***** Task inputs

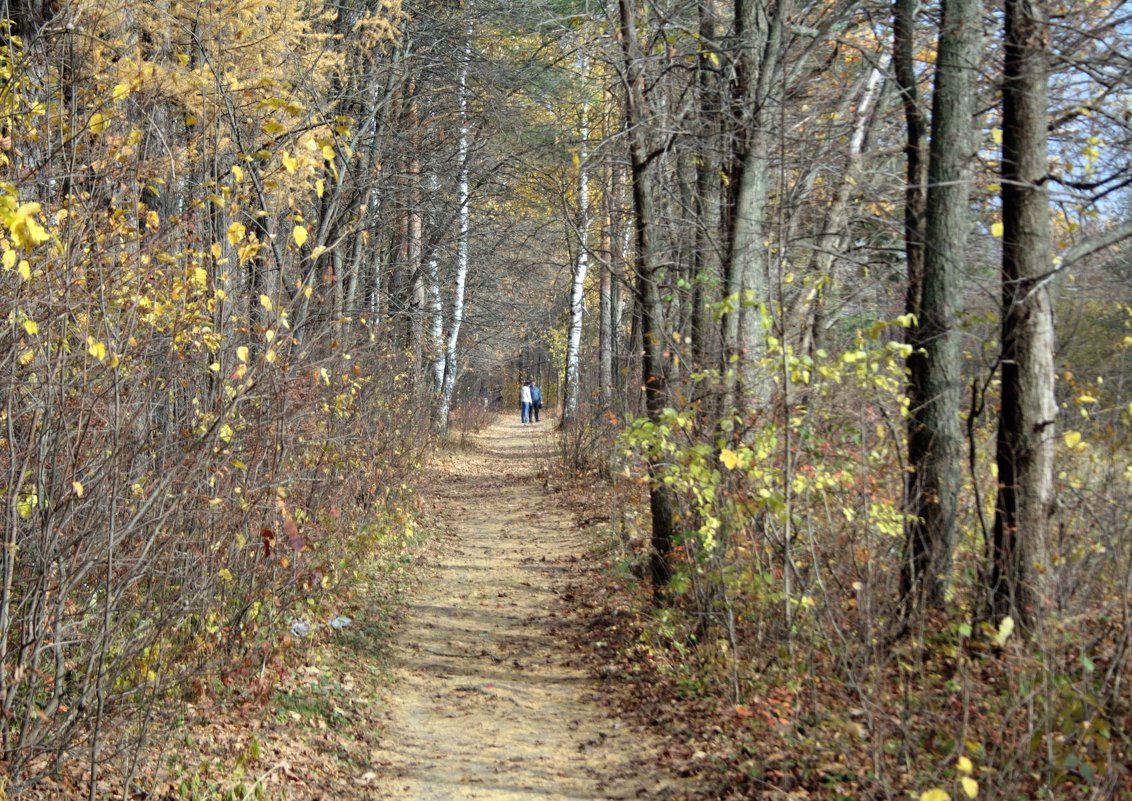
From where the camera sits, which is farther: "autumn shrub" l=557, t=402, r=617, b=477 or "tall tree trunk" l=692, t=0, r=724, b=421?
"autumn shrub" l=557, t=402, r=617, b=477

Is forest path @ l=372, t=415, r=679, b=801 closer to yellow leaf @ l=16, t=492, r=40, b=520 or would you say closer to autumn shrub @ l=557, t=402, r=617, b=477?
yellow leaf @ l=16, t=492, r=40, b=520

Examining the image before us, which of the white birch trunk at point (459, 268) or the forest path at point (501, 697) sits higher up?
the white birch trunk at point (459, 268)

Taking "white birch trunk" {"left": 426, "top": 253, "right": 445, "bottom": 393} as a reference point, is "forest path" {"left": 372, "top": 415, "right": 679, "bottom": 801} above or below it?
below

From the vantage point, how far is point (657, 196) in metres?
12.7

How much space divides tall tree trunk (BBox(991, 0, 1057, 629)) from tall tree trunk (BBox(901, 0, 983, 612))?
0.40m

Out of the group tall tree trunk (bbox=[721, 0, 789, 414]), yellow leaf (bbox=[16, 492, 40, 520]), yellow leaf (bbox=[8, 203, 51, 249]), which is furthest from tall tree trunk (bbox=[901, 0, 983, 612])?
yellow leaf (bbox=[8, 203, 51, 249])

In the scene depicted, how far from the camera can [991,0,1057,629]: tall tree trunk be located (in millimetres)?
6113

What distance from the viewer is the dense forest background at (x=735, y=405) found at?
4602 mm

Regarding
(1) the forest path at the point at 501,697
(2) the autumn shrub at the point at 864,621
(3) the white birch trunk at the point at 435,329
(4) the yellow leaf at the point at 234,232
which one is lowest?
(1) the forest path at the point at 501,697

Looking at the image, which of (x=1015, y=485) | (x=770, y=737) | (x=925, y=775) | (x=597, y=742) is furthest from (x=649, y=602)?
(x=925, y=775)

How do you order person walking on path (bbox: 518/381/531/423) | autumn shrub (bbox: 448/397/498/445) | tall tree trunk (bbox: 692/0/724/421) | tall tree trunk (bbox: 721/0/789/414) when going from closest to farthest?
tall tree trunk (bbox: 721/0/789/414)
tall tree trunk (bbox: 692/0/724/421)
autumn shrub (bbox: 448/397/498/445)
person walking on path (bbox: 518/381/531/423)

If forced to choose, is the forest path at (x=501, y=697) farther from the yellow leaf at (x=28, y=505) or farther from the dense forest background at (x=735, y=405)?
the yellow leaf at (x=28, y=505)

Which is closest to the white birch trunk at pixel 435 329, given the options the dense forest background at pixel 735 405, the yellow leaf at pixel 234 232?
the dense forest background at pixel 735 405

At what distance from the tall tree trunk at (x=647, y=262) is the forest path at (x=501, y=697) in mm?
1216
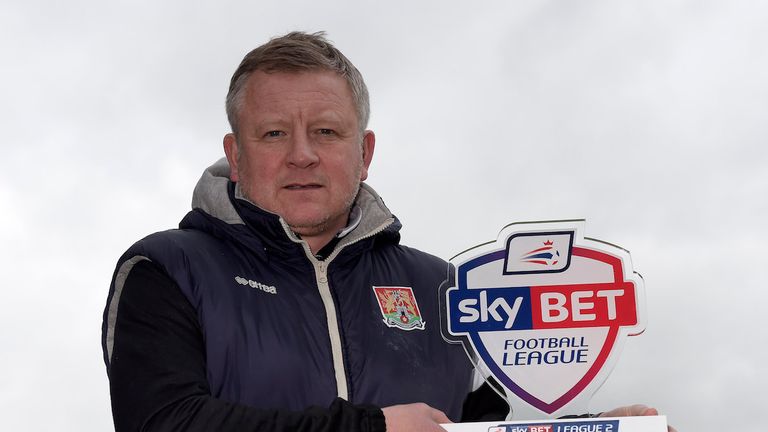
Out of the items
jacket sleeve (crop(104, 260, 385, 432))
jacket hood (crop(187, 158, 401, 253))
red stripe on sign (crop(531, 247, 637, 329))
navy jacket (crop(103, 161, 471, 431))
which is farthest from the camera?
red stripe on sign (crop(531, 247, 637, 329))

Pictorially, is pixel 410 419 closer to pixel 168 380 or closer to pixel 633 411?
pixel 168 380

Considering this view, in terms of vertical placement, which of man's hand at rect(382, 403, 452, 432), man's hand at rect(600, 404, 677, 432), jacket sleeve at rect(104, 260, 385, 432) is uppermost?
jacket sleeve at rect(104, 260, 385, 432)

**********

(Brief): Recast the records above, from the line containing "Out of the items" through the end of the records, both ends included, as a numbered list, leaving out blank lines.

(Completed exercise):
1. Out of the items
2. jacket sleeve (crop(104, 260, 385, 432))
3. jacket hood (crop(187, 158, 401, 253))
4. red stripe on sign (crop(531, 247, 637, 329))
5. navy jacket (crop(103, 161, 471, 431))
6. which is farthest from the camera?
7. red stripe on sign (crop(531, 247, 637, 329))
8. Pictorially, is pixel 410 419 closer to pixel 168 380 or closer to pixel 633 411?
9. pixel 168 380
10. Considering this view, in terms of vertical placement, which of man's hand at rect(382, 403, 452, 432), man's hand at rect(600, 404, 677, 432), jacket sleeve at rect(104, 260, 385, 432) is uppermost?
11. jacket sleeve at rect(104, 260, 385, 432)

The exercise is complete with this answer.